#### Fragmento del documento:

*****

También hay que decir un segundo “no”: no a la resignación. La paz requiere combatir el desaliento, el malestar y la desconfianza, que llevan a creer que es mejor recelar de todos, vivir separados y distantes, en vez de darse la mano y caminar juntos. Nuevamente, en nombre de Dios, reitero la invitación para que cuantos viven en la República Democrática del Congo no bajen los brazos, sino que se esfuercen por construir un mundo mejor.
Un futuro de paz no caerá del cielo, pero será posible si se destierra de los corazones el fatalismo resignado y el miedo de involucrarse con los demás. Un futuro diferente llegará, si es para todos y no para algunos, si es en favor de todos y no contra algunos.
Un futuro nuevo llegará, si el otro, sea tutsi o hutu, ya no es más un adversario o un enemigo, sino un hermano y una hermana en cuyo corazón es necesario creer que existe, aun escondido, el mismo deseo de paz. ¡También en el este la paz es posible! ¡Creámoslo! Y trabajemos por ello, sin delegar el cambio.
El futuro no se puede construir quedándose encerrados en los propios intereses particulares, replegados en los propios grupos, etnias y clanes. Un dicho suajili enseña: «jirani ni ndugu» [el vecino es un hermano]; por tanto, hermano, hermana, todos tus vecinos son tus hermanos, sean burundeses, ugandeses o ruandeses. Somos todos hermanos, porque somos hijos del mismo Padre; así nos enseña la fe cristiana, que profesa gran parte de la población.

*****

#### Enunciado de la tarea:
¿Cómo se traduce al inglés esta oración del texto sobre la paz: "Un futuro de paz no caerá del cielo, pero será posible si se destierra de los corazones el fatalismo resignado y el miedo de involucrarse con los demás."?

#### Datos proporcionados:
*****

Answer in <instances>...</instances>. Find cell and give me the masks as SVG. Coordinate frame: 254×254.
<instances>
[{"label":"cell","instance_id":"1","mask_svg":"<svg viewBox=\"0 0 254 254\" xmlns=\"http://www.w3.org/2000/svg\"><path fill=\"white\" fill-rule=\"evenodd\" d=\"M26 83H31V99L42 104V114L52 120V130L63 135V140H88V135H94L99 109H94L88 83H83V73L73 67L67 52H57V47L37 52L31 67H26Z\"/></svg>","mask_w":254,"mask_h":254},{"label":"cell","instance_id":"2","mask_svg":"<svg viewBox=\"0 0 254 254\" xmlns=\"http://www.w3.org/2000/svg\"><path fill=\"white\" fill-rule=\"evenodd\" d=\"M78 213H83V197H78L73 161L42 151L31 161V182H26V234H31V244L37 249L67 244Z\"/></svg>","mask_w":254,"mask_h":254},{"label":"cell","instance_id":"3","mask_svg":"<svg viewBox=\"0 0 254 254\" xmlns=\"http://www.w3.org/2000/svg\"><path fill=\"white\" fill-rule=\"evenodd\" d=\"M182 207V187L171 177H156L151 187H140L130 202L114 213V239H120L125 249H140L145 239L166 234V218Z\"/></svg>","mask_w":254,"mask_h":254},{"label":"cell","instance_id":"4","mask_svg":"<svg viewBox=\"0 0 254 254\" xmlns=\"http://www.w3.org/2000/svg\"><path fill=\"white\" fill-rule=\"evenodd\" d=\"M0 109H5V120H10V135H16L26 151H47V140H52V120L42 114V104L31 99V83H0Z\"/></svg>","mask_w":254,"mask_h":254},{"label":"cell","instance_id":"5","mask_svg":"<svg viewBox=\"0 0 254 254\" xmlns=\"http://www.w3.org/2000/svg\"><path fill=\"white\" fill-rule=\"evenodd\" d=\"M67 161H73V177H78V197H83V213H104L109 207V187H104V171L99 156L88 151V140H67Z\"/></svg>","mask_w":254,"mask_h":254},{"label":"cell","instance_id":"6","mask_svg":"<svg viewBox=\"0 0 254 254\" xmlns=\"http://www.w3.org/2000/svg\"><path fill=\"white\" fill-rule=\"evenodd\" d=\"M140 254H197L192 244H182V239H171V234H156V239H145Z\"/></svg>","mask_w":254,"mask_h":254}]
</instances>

*****

#### Resultado de la tarea:
A future of peace will not fall from the sky, but it will be possible if resigned fatalism and the fear of getting involved with others are banished from hearts.